===== Supplied text

BrownhillsBob's #365daysofbiking

On a bike, riding somewhere. Every day, rain or shine.

Posts tagged ‘Bullmoor’

#365daysofbiking Slurry up

Sunday 8th February 2022 – I hadn’t been feeling very well, and the weather was awful but I needed fresh air. So I did what I always do: Went for a ride.

It’s been blowing a hoolie all weekend, and Saturday was grim. I’d felt dizzy and nauseous and gone to bed early, and awoken on the Sunday with a piercing headache. Having tested negative for CV, it had to be some kind of cold. The only thing to do was down the paracetamol, don the waterproofs and go for a ride in the rain.

Driving rain and a headwind are never fun. Add to this the mud dragged off the fields onto the lanes by farm machinery and it was chewy, thick going. But it did the trick and at least cleared my head.

At Bullmoor Lane near Muckley Corner, it was particularly bad. I’m not sure if they should resurface this one or just plough it.

from Tumblr https://ift.tt/6LPKOEe
via IFTTT

#365daysofbiking Lane’s end

Monday March 8th 2021 – I was discussing online the other day a local lost stub of a lane that used to be Bullmoor Lane. Bullmoor Lane ran from Raikes and Chesterfield, a mile or so north of Shenstone, shadowing the Watling Street, to a junction near Wall Butts at Hilton, where it met Cranebrook Lane and Boat Lane. As a kid it was one of my first local discoveries. I loved that quiet, undulating backway, and still do.

When the M6 Toll came through at the turn of the millennium, the last half a mile of Bullmoor Lane was diverted south, to meet Cranebrook Lane without building a second flyover, leaving the old stub abandoned.

It still exists, and is now gated, but when nostalgic one can push past the gate and ride the crumbling asphalt to the edge of the new motorway, echoing in my childhood tracks.

I always find these dead, divorced and orphaned lanes a bit sad: Dark Lane at Longdon is one, just closed as out of use, like School Lane at Norton. But other lanes were lost to the toll, especially around Hammerwich and and Shenstone Park.

It’s the feeling that they hold memories, which cannot be put back, I think.

A curious bit of melancholia on the exercise ride.

from Tumblr https://ift.tt/3ddtCpt
via IFTTT

#365daysofbiking A break in the weather

May 23rd – Over to Lichfield for some essential shopping and the closed state of the city was expected, but dragged me down. There was only one thing to rectify the gloom: A return via the country lanes of Wall, Chesterfield and Hilton.

On Bullmoor Lane I was caught in the briefest of short, sharp and intense showers, and it passed as quickly as it arrived, leaving nothing but sightly damp lanes and a beautiful partial rainbow.

==========

- **List of tasks**:
A – According to the biking blog, what caused the last half mile of Bullmoor Lane to be diverted south?
B – Please pick up the biking blog after its final sentence and keep it going.

===== Entries provided

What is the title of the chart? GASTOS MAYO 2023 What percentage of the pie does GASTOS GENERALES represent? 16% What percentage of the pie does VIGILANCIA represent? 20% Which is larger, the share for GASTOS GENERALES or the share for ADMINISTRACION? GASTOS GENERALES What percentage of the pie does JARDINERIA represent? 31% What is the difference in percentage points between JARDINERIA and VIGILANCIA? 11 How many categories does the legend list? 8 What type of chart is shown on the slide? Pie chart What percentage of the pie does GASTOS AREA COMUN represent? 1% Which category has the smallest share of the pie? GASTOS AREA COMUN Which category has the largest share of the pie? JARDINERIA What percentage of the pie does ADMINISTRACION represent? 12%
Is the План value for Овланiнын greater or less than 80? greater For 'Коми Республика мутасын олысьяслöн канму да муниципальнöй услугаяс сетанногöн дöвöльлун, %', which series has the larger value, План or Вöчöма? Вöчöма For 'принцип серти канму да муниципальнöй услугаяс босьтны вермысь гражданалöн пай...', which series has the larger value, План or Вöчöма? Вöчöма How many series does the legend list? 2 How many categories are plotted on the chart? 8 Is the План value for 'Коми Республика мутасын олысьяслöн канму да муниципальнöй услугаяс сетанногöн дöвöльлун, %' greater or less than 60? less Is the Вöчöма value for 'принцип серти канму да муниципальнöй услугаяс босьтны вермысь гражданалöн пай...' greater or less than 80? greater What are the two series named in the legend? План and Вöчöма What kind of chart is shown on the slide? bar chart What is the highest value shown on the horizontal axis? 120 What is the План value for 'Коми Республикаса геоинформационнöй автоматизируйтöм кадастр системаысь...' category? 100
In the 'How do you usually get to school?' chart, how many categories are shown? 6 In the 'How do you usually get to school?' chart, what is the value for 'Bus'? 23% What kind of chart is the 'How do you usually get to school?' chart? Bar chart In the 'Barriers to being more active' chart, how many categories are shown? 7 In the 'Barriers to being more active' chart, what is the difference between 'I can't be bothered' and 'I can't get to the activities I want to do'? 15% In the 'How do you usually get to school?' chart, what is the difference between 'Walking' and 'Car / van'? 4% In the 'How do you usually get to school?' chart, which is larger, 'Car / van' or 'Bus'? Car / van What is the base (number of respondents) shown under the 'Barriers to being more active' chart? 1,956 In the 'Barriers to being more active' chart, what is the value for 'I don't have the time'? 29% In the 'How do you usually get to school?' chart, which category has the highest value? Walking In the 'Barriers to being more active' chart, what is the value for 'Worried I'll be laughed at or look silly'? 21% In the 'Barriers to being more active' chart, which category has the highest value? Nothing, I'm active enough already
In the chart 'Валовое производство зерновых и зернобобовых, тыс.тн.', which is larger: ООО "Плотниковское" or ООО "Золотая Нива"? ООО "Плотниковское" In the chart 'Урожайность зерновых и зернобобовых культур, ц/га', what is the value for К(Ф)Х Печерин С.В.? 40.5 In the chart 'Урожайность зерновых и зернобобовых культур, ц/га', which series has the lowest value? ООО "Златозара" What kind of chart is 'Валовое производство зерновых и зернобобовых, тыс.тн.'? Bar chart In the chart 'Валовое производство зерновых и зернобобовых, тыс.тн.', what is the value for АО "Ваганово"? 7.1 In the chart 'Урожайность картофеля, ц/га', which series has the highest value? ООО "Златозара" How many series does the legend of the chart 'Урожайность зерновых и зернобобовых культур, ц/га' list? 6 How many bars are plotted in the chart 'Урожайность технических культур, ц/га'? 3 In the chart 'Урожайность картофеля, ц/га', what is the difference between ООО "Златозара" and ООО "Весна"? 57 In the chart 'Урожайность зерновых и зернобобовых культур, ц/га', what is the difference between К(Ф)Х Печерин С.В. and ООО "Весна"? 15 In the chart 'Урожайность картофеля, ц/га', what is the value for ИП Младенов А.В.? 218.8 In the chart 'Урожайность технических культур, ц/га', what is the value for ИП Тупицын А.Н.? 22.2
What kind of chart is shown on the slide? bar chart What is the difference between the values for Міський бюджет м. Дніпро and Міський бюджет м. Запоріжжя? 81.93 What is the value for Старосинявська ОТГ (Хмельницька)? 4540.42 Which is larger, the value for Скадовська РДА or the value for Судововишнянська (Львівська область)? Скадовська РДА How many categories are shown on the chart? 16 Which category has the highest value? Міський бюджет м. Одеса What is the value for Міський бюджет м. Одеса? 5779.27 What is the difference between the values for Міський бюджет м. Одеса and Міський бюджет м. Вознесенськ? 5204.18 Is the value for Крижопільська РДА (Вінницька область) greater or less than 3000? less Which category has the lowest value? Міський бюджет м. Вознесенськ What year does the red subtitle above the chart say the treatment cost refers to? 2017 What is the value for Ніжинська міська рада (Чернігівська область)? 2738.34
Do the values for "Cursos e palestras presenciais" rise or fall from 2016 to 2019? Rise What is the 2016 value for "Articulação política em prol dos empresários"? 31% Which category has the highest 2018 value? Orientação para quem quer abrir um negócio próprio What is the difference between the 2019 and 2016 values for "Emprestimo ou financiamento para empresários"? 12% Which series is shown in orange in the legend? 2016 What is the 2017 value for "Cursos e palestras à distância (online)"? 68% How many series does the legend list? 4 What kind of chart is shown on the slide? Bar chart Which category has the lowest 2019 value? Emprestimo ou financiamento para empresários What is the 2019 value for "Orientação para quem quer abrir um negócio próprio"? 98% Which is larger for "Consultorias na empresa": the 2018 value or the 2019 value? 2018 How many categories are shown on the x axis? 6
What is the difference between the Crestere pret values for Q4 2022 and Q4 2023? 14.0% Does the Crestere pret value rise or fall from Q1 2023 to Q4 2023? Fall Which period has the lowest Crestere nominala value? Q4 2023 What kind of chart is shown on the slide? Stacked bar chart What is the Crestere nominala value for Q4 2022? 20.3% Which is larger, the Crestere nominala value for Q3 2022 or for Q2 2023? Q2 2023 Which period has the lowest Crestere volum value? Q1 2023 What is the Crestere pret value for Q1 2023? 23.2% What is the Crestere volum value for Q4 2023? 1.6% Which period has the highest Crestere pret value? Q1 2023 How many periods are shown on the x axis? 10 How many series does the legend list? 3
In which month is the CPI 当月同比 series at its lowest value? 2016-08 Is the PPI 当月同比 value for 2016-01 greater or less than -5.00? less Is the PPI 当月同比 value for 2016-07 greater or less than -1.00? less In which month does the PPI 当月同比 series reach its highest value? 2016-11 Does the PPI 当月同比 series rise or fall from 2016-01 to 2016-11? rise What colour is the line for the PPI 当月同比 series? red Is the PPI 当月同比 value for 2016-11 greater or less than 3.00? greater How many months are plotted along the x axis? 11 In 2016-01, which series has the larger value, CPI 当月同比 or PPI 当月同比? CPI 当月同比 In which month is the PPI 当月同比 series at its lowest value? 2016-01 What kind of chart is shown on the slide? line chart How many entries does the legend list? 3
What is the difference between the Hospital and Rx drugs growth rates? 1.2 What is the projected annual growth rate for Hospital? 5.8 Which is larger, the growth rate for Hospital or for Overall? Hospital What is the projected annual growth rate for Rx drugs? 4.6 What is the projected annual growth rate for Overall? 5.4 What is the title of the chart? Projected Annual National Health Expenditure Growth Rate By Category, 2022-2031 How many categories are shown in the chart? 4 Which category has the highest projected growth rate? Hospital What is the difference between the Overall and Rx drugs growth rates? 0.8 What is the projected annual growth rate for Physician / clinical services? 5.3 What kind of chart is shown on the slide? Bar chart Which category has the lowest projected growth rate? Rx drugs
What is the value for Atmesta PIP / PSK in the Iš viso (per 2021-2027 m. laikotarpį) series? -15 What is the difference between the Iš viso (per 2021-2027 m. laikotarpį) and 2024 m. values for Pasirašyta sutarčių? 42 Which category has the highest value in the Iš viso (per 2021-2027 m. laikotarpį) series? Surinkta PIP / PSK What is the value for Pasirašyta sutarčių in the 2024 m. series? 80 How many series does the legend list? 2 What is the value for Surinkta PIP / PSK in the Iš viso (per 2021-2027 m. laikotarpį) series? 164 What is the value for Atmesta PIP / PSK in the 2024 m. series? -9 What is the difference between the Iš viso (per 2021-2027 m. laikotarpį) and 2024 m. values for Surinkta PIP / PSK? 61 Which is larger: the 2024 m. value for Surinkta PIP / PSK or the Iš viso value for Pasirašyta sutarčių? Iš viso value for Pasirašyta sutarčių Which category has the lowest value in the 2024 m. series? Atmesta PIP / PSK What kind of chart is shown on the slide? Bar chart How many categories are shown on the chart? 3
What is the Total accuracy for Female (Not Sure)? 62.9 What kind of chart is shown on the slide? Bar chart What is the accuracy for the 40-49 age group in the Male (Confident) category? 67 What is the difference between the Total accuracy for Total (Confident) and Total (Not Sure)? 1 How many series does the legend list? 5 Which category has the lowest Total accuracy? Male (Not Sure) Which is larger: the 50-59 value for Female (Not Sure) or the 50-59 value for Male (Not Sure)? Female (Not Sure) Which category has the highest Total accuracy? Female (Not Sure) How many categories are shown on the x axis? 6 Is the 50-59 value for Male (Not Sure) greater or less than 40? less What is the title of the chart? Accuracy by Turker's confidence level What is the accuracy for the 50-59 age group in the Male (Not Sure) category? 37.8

==========

- **List of answers**:
A – The M6 Toll coming through at the turn of the millennium.

B –
Summer is fantastic.

This journal is moving home. Find out more by clicking here.

from Tumblr https://ift.tt/3eLJ8bA
via IFTTT

#365daysofbiking Taking a toll

December 22nd – I’ve not been riding back from Shenstone or Lichfield much this winter, and the backlands are not the familiar haunts they were, so it was a shock to me on Bullmoor Lane and Cranebrook Lane that they were flooded, breaking up or deep in mud in quite a few places.

Going was tough and wet.

When this weather breaks there’s going to need to be a lot of cleaning and investment to fix the roads.

This journal is moving home. Find out more by clicking here

from Tumblr https://ift.tt/367Ln4I
via IFTTT

May 13th – I was still feeling groggy but it was a lovely day and the outdoors beckoned, so I headed tentatively for a ride, not expecting to get far.

It was a lovely 52 mile ride, actually, fluid and enjoyable, but sadly dogged with mechanical issues. Time to break out the spanners and do a little maintenance I think.

I headed out to Hints through the backlanes of Stonnall and Shenstone, then on to Hopwas, Wigginton, No Mans Heath, Netherseal, Overseal, Coton in the Elms, Catton and back home through Huddlesford and Lichfield.

I haven’t visited the church at Wigginton for a very long time – it’s a remarkable place: Foursquare, built of very red, red brick. The main church dates from 1777 but the Spital Chapel dates from 1272. This is a very historic place.

The flowers are out, hedgerows are verdant and the landscape a patchwork of gold, white and green.

Hard to think that just a few weeks ago the Tame in the same spot was filling the flood channel.

David Oakley will be pleased to see Chilcote Pumping Station remains pretty much unchanged as viewed from Honey Hill. I adore that view.

A great ride that was much better than expected.